List of tasks:
A. In the invoice-processing guide, can you rewrite the expected output that begins "Testing extraction: sample_invoice.pdf" as a short list that keeps its main facts?
B. Could you write the next part of the invoice-processing guide, picking up after its final line?

+++ Reading text +++

Script 2: Dry Run Mode

Create file: dry_run.py

python

#!/usr/bin/env python3
"""
🧪 Dry Run - Test workflow without sending emails
Shows what WOULD be sent
"""

import subprocess
import json

# Same search as main script
SEARCH_QUERY = "from:vendor@example.com has:attachment filename:pdf newer_than:1d"

print("🔍 DRY RUN MODE - No emails will be sent")
print("=" * 50)

# Search emails
cmd = ["gog", "gmail", "search", SEARCH_QUERY, "--max=5", "--json"]
result = subprocess.run(cmd, capture_output=True, text=True)

try:
    emails = json.loads(result.stdout)
    print(f"\n📧 Would process {len(emails)} email(s):\n")
    
    for i, email in enumerate(emails, 1):
        print(f"{i}. {email.get('subject', 'No Subject')}")
        print(f"   From: {email.get('from', 'Unknown')}")
        print(f"   Date: {email.get('date', 'Unknown')}")
        print()
    
    print("✅ Dry run complete. No actions taken.")
    print("\nTo actually process, run: python3 process_invoices.py")
    
except json.JSONDecodeError:
    print("❌ Error parsing Gmail response")
    print(result.stderr)

🧪 Testing & Verification

Test 1: Verify PDF Extraction

bash

# Test with a sample PDF
python3 test_extract.py /path/to/sample_invoice.pdf

Expected Output:

text

🔍 Testing extraction: sample_invoice.pdf
--------------------------------------------------
📄 Text extracted (2847 chars)

📝 First 500 characters:
INVOICE
From: PT Example Sejahtera
Invoice No: INV-2024-001
...

--------------------------------------------------

✅ Extracted Data:
{
  "invoice_number": "INV-2024-001",
  "total_amount": "Rp 15.000.000",
  "due_date": "15/03/2024"
}

Test 2: Dry Run

bash

python3 dry_run.py

Expected Output:

text

🔍 DRY RUN MODE - No emails will be sent
==================================================

📧 Would process 3 email(s):

1. Invoice March 2024 - PT Example Sejahtera
   From: vendor@acmecorp.com
   Date: 2024-03-01

2. Service Invoice #245
   From: vendor@acmecorp.com
   Date: 2024-03-02

✅ Dry run complete. No actions taken.

+++ Dataset +++

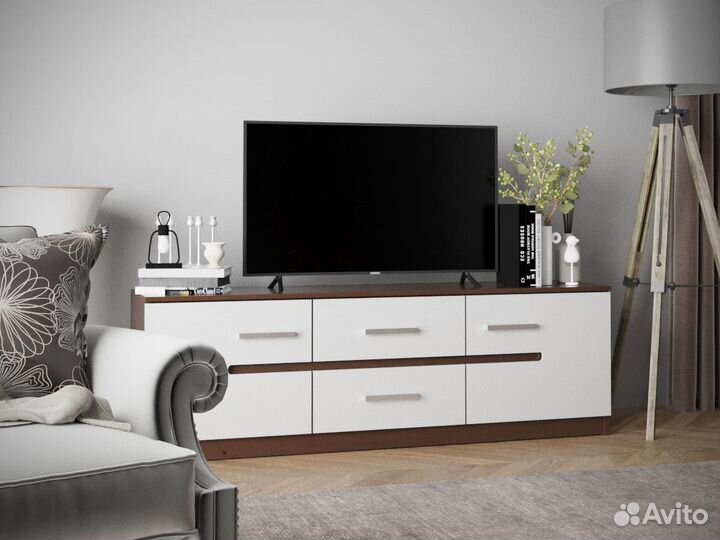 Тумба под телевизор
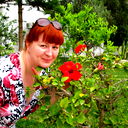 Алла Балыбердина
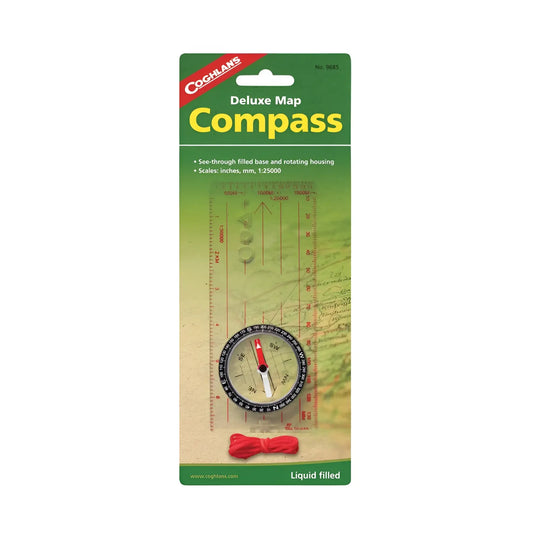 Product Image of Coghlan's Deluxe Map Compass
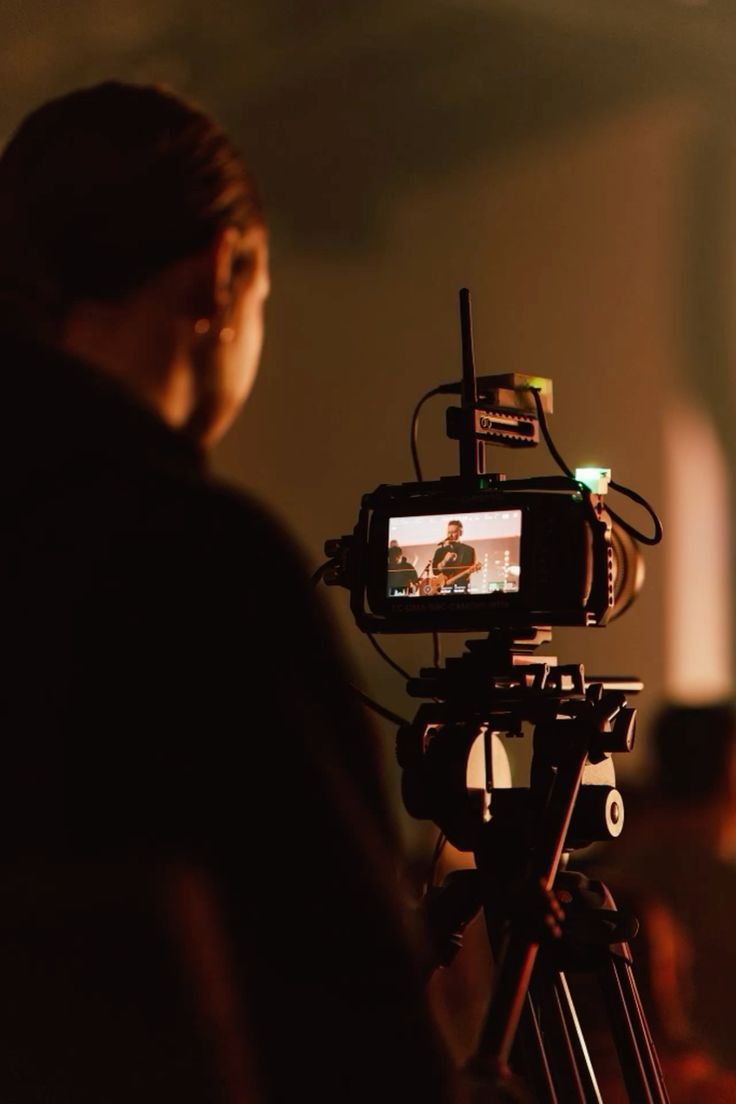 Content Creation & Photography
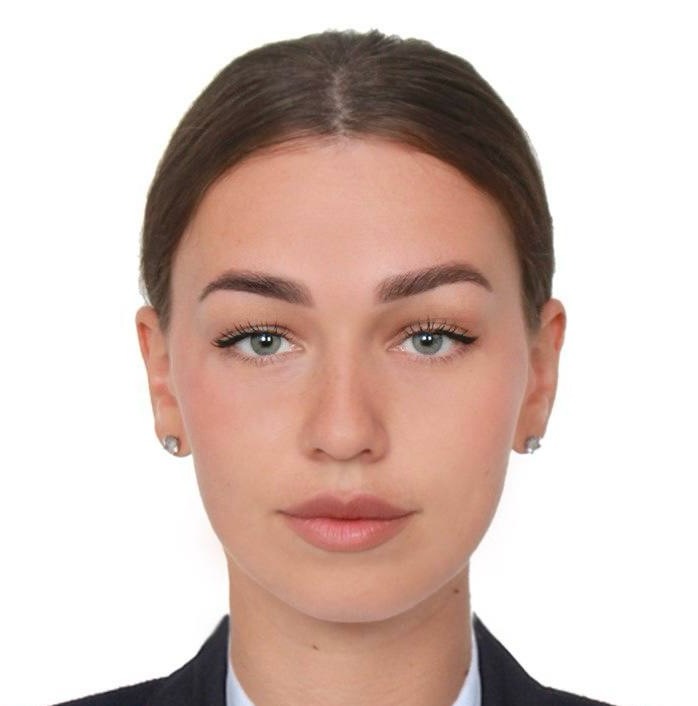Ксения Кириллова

+++

Answers:
A.
- File tested: sample_invoice.pdf
- Text extracted: 2847 characters
- Opening lines of the text: "INVOICE", "From: PT Example Sejahtera", "Invoice No: INV-2024-001"
- Extracted data: invoice number INV-2024-001, total amount Rp 15.000.000, due date 15/03/2024

B.
Test 3: Full Run (with test email)

bash

# First, modify config to forward to yourself
# Edit config.json: "forward_to": "your-email@example.com"

# Then run
python3 process_invoices.py

⚠️ Troubleshooting

Common Issues & Solutions

Issue 1: `pdftotext: command not found`

Error:

text

❌ Error: [Errno 2] No such file or directory: 'pdftotext'

Solution:

bash

# Install poppler-utils (Linux)
sudo apt-get install poppler-utils

# Or use PyPDF2 fallback
pip install PyPDF2

Issue 2: Gmail Authentication Failed

Error:

text

❌ Search failed: Authentication required

Solution:

bash

# Re-authenticate with gog
gog auth login

# Or check status
gog auth status

Issue 3: No Data Extracted from PDF

Error:

text

✅ Extracted 0 fields

Solutions:

Check if PDF is scanned (image-based)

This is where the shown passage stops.